** BEGIN **
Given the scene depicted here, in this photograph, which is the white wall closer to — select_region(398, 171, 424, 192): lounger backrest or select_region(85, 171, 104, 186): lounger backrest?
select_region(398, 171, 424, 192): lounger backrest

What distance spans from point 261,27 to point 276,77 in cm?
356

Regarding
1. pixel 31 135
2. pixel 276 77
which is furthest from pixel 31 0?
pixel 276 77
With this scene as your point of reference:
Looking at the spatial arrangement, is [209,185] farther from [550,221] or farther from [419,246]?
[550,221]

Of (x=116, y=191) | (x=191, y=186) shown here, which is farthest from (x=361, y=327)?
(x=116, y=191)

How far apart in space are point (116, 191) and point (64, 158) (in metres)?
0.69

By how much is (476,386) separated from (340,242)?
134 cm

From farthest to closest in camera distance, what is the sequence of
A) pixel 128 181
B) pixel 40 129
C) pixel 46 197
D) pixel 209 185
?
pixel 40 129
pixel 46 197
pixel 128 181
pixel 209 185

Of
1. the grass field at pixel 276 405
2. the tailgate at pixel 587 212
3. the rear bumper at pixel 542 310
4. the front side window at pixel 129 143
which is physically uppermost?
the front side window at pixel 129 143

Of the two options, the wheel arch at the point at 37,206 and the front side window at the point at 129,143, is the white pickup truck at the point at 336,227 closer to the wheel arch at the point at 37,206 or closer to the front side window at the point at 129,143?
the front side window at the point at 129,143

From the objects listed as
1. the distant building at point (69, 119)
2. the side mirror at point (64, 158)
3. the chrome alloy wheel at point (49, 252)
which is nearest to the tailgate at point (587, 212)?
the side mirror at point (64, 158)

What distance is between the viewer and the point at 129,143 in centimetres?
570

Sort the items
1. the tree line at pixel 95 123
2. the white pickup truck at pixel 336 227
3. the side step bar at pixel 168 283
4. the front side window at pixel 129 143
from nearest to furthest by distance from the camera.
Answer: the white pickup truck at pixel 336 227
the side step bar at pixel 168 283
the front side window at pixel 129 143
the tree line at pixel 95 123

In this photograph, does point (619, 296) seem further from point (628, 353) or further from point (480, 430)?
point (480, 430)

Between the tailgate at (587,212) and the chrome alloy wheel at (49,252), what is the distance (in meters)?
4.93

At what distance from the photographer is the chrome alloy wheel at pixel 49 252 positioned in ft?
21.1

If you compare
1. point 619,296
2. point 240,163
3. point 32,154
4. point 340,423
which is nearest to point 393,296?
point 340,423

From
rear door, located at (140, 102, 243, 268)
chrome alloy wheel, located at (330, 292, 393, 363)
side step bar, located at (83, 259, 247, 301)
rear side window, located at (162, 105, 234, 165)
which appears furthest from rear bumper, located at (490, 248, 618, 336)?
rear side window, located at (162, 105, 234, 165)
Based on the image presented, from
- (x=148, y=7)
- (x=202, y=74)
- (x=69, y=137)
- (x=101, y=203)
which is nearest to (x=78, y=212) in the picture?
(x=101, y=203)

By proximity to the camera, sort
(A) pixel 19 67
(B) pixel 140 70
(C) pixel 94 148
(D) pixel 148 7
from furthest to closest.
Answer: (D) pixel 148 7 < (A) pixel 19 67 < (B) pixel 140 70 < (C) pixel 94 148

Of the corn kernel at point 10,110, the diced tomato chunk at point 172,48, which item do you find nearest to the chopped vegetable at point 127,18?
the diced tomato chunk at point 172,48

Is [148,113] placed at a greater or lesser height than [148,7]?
** END **
List each line of the items above that contains the word "closer".

Given the scene depicted here, in this photograph, which is the white wall closer to — select_region(398, 171, 424, 192): lounger backrest or select_region(85, 171, 104, 186): lounger backrest?
Of the two options, the wheel arch at the point at 37,206 and the front side window at the point at 129,143, is the white pickup truck at the point at 336,227 closer to the wheel arch at the point at 37,206 or closer to the front side window at the point at 129,143?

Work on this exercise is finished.